In reaching its determination, the Appellate Division acknowledged that ‘‘there may be situations under which the different factors that cause a victim to become incapable of consent overlap . . . . Indeed, one of the psychologists who testified on behalf of the [prosecution] indicated that while the victim, who is at the high end of the scale which is used to measure profound retardation, has rudimentary communication abilities, there are those on the low end of the scale used to measure profound mental retardation that have none. Such persons may, as a consequence of their mental retardation, or mental defect . . . be physically unable to communicate unwillingness to an act . . . . [In this case], however, the [prosecution] failed to estab- lish that such an overlap exists.’’17 (Citations omitted.) Id., 309–10.
Emphasis is mine.
Apologies for the confusion and the repetition of this error.

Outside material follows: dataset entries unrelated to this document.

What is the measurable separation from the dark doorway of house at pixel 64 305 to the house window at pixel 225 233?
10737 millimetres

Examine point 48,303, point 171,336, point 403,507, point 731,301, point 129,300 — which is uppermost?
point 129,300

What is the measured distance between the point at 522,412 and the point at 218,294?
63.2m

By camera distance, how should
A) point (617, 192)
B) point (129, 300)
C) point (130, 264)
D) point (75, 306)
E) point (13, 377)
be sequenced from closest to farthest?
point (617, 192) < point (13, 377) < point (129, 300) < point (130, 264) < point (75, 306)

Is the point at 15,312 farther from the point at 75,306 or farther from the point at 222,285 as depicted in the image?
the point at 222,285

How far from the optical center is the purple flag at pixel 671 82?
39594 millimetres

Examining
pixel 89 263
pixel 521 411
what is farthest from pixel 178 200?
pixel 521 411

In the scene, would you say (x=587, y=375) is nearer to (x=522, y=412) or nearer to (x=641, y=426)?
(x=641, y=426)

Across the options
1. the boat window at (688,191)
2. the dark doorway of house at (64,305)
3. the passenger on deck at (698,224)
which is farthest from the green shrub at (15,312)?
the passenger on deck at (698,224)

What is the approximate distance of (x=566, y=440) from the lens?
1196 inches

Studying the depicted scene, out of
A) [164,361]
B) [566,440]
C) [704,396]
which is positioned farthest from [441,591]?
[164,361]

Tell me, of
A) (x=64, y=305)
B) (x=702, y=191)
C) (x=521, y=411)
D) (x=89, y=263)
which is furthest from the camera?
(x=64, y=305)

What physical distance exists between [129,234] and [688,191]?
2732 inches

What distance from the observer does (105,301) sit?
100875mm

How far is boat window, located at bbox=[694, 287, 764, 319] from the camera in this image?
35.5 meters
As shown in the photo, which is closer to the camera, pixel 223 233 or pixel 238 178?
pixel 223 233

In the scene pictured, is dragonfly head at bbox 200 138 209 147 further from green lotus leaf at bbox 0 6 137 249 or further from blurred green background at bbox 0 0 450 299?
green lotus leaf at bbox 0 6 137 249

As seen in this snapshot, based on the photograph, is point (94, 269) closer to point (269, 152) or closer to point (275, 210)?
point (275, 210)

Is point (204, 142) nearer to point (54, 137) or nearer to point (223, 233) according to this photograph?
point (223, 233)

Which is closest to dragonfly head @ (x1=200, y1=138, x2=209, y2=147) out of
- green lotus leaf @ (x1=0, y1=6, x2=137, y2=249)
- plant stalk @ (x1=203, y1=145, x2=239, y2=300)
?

AsVillanova Rhodes pointed out in the comments, the fault may well lie with the state that brought charges under the wrong statute:
Indeed, as the Appellate Court suggested; see State v. Fourtin, supra, 118 Conn. App. 49; this appears to be a case in which the state ultimately proceeded against the defendant under the wrong statute. Originally, the state also had charged the defendant with sexual assault in the second degree in violation of § 53a-71 (a) (2), attempt to commit sexual assault in the second degree in violation of §§ 53a-71 (a) (2) and 53a-49 (a) (2), and sexual assault in the second degree in violation of General Statutes (Rev. to 2005) § 53a-73a (a) (1) (B), all of which require that the victim be unable to consent to sexual intercourse because the victim is ‘‘mentally defective . . . .’’ Because the evidence established that the victim’s cognitive abilities are significantly limited, the state could well have prosecuted the defendant under those provisions. The record does not indicate why the state decided not to do so and opted instead to pursue charges requiring proof that the victim was physically helpless. By electing to prove that the victim was physically helpless rather than mentally defective, the state removed from the case all issues pertaining to the victim’s mental capacity to consent to sex.
So, instead of the judges, our ire should probably be directed at the prosecution team for failure to prosecute under the correct charges.